### Objective:
Print every line of the listing verbatim, from the line containing "Focusing on point" through the end of the listing, both ends included.
--------------------------------
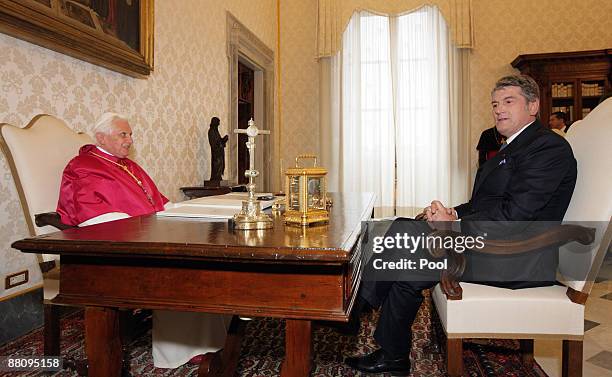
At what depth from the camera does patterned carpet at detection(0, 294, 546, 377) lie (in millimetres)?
2402

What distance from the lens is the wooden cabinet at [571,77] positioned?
676cm

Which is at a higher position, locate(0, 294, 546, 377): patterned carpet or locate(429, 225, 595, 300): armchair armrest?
locate(429, 225, 595, 300): armchair armrest

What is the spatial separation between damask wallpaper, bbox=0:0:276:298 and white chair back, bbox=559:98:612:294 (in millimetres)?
3166

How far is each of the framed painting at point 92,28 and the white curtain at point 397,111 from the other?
4.49m

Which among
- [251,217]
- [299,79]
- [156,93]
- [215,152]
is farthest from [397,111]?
[251,217]

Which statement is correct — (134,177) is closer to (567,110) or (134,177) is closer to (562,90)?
(562,90)

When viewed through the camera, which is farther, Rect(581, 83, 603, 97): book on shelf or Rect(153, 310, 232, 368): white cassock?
Rect(581, 83, 603, 97): book on shelf

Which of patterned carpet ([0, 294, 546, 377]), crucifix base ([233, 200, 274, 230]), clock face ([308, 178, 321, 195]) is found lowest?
patterned carpet ([0, 294, 546, 377])

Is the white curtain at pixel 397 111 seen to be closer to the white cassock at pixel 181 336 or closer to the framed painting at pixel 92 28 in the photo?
the framed painting at pixel 92 28

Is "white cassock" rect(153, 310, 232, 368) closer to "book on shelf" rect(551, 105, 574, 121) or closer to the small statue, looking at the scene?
the small statue

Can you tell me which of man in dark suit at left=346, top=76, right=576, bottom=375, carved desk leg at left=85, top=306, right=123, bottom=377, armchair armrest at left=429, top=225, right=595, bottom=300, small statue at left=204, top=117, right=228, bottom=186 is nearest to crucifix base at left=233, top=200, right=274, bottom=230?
carved desk leg at left=85, top=306, right=123, bottom=377

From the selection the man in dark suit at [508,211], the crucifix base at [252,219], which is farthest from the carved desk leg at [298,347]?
the man in dark suit at [508,211]

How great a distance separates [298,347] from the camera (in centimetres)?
135

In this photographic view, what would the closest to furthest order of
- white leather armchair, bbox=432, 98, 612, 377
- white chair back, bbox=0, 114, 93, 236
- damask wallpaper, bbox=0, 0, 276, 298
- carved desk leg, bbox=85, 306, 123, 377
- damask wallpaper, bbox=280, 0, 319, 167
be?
carved desk leg, bbox=85, 306, 123, 377 → white leather armchair, bbox=432, 98, 612, 377 → white chair back, bbox=0, 114, 93, 236 → damask wallpaper, bbox=0, 0, 276, 298 → damask wallpaper, bbox=280, 0, 319, 167
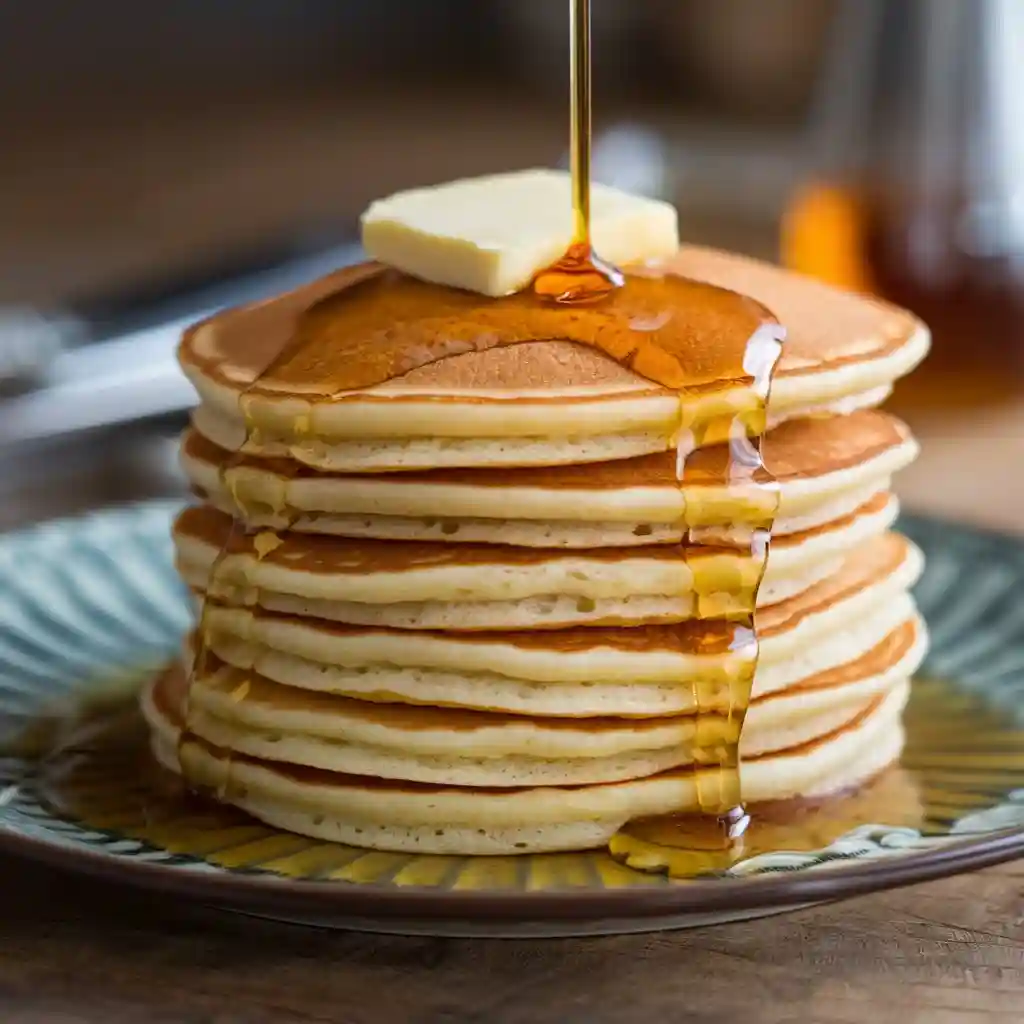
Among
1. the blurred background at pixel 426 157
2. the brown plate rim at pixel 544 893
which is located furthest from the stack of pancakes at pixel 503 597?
the blurred background at pixel 426 157

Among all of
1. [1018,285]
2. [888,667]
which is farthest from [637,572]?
[1018,285]

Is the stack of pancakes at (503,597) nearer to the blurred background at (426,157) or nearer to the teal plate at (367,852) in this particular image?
the teal plate at (367,852)

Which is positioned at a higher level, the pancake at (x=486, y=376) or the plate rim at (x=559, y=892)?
the pancake at (x=486, y=376)

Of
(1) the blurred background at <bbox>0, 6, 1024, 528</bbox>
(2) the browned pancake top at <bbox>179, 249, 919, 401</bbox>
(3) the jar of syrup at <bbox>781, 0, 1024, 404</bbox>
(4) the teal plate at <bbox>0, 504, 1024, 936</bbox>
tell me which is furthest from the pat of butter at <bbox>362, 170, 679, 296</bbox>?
(3) the jar of syrup at <bbox>781, 0, 1024, 404</bbox>

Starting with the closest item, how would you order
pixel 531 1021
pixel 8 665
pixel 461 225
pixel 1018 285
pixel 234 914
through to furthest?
pixel 531 1021, pixel 234 914, pixel 461 225, pixel 8 665, pixel 1018 285

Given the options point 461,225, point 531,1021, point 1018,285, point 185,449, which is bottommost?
point 1018,285

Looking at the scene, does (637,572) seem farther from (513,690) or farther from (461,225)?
(461,225)

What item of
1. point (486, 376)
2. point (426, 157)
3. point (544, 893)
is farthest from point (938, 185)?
point (426, 157)

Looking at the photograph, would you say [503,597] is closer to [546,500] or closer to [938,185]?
[546,500]
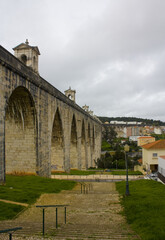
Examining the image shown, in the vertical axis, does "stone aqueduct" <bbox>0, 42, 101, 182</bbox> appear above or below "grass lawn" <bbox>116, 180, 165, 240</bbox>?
above

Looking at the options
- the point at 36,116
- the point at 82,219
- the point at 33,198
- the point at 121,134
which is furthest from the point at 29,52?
the point at 121,134

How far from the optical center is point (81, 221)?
25.1ft

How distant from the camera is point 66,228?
6.75m

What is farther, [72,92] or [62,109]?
[72,92]

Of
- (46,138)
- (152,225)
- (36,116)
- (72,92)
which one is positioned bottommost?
(152,225)

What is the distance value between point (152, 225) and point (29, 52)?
16.6m

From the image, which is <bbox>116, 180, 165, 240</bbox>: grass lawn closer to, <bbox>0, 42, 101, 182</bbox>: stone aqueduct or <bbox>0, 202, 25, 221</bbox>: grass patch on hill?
<bbox>0, 202, 25, 221</bbox>: grass patch on hill

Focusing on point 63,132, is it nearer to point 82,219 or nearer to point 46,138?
point 46,138

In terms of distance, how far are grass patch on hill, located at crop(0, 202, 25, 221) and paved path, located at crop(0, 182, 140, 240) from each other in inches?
11.6

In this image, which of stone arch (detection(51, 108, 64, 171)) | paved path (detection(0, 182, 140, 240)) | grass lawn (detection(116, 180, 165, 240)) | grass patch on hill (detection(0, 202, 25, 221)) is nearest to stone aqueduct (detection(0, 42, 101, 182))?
stone arch (detection(51, 108, 64, 171))

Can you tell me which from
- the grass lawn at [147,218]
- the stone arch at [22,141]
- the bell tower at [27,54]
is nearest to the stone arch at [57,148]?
the stone arch at [22,141]

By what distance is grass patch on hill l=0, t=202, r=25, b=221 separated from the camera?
7.76 m

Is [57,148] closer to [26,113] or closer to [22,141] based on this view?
[22,141]

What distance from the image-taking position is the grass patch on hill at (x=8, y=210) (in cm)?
776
--------------------------------
### Complete output:
Focusing on point 63,132, is it nearer to point 82,219 or nearer to point 46,138?
point 46,138

In terms of distance, how far are grass patch on hill, located at crop(0, 202, 25, 221) and paved path, located at crop(0, 182, 140, 240) from each other in inches?
11.6

In this image, which of stone arch (detection(51, 108, 64, 171)) | paved path (detection(0, 182, 140, 240)) | grass lawn (detection(116, 180, 165, 240)) | grass patch on hill (detection(0, 202, 25, 221)) is nearest to stone aqueduct (detection(0, 42, 101, 182))?
stone arch (detection(51, 108, 64, 171))

Can you tell me which from
- the grass lawn at [147,218]
- the stone arch at [22,141]
- the bell tower at [27,54]
is nearest to the stone arch at [57,148]?
the stone arch at [22,141]

By what distance is grass patch on hill l=0, t=202, r=25, b=221 separated from the camera?
7.76 m

Is [57,148] closer to [26,113] or closer to [22,141] based on this view?
[22,141]

What distance from the image-taking position is the grass patch on hill at (x=8, y=210) (in cm)?
776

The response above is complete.